IF the Defence Force (TTDF) intends to impose the severe penalty of discharge for drug use, then this policy must be clearly stated and told to all servicemen.
This was the advice given by a High Court judge who ruled that the decision to discharge soldier Marvin Alexis, who failed a random drug test, was in breach of the rules of natural justice.
Alexis tested positive for marijuana use in March 2016.
He was discharged on December 13, 2016, although his tour of duty was to have ended on April 2017.
In her ruling in which she quashed the decision of the Chief of Defence Staff (CDS) to discharge Alexis, Justice Joan Charles advised that the TTDF must inform its servicemen if it intended to discharge them for drug use.
“To do anything less will have the unfortunate result of perpetuating unfairness in the treatment of members of the TTDF found to have engaged in illicit drug use.”
She found that the CDS was not empowered to discharge Alexis under Section 28 of the Defence Act and Regulation 5 of the Defence (Enlistment and Service) Regulations of the Defence Force Act Regulations 14:01 for a failed drug test without first having made clear to him that that could be the sentenced imposed.
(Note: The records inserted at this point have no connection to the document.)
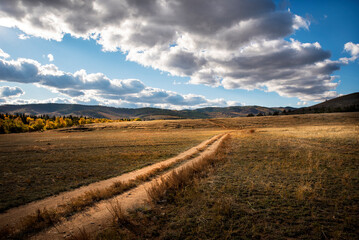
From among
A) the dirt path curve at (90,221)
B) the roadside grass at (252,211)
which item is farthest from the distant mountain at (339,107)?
the dirt path curve at (90,221)

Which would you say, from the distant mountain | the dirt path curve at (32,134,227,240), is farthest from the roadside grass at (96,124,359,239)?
the distant mountain

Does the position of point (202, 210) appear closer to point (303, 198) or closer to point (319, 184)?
point (303, 198)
Having ruled that the decision to discharge Alexis was invalid, she said he was entitled to be reinstated retroactive to December 2016 for the remainder of his contract, and any issue on whether he should be engaged further was left for the determination of the military authorities.
Alexis was represented by attorney Ronald Simon while Kendra Mark and Antoinette Alleyne represented the CDS.